# Data Dive 2: Loading and Summarizing Data
### Tapping the Census API for Valuable Insights

The U.S. Census API is an extremely rich data source by itself, but also one that can enhance and provide insights into other datasets. In the first part of today's exercise, we'll put 

Helpful links:
* API [user guide](https://www.census.gov/data/developers/guidance/api-user-guide.html)
* [List](https://api.census.gov/data/2017/acs/acs5/variables.html) of census variables provided by the API. 
* [Sample queries](https://api.census.gov/data/2017/acs/acs5/examples.html) for different geographies
* [List](https://api.census.gov/data.html) of available apis
* The [Census Factfinder](https://factfinder.census.gov/faces/nav/jsf/pages/index.xhtml) is a great place to browse data or look up variable names.

Today we'll be using the 2017 ACS 5-year sample. The details of the different ACS samples are beyond the context of this class, but suffice to say that these estimates are built of five years of data from the ongoing ACS.

> _Excerpted records_
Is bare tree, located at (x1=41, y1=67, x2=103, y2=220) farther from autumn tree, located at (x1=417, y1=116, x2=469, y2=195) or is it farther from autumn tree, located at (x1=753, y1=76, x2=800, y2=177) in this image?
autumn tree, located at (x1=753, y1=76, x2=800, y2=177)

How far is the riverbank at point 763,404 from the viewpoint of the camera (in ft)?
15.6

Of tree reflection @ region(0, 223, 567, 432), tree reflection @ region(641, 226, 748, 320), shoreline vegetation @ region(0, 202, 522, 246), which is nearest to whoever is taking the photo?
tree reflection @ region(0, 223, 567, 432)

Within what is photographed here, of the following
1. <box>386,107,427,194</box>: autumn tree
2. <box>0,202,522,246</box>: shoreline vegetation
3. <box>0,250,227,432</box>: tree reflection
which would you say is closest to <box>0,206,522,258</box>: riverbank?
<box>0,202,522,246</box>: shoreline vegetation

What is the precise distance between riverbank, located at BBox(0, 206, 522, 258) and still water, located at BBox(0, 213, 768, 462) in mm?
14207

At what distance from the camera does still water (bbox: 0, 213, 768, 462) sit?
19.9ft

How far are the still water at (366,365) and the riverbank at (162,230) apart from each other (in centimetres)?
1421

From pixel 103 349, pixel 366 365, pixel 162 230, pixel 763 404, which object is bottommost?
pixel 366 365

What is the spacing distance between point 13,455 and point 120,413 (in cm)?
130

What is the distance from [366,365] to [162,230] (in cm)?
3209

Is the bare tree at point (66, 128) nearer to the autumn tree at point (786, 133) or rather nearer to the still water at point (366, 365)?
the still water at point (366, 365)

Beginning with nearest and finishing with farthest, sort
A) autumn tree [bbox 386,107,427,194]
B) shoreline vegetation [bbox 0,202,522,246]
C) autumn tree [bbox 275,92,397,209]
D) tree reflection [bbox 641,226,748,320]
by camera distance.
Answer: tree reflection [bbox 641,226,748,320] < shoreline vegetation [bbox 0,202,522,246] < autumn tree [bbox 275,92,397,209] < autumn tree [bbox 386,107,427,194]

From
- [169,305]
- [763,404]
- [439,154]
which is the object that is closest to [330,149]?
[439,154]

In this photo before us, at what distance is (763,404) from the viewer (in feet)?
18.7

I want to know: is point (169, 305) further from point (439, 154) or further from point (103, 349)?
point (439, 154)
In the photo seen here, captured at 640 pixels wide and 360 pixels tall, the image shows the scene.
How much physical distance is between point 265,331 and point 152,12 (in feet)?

> _Short task 1_
Using the Census API page, explain in one to three sentences why the API is worth tapping.
> _Short task 2_
According to the Census API page, which data sample will be used in the exercise?
The records play no part in the tasks.

> _Finished answer 1_
The U.S. Census API is an extremely rich data source on its own. It can also enhance other datasets and provide insights into them.

> _Finished answer 2_
The 2017 ACS 5-year sample.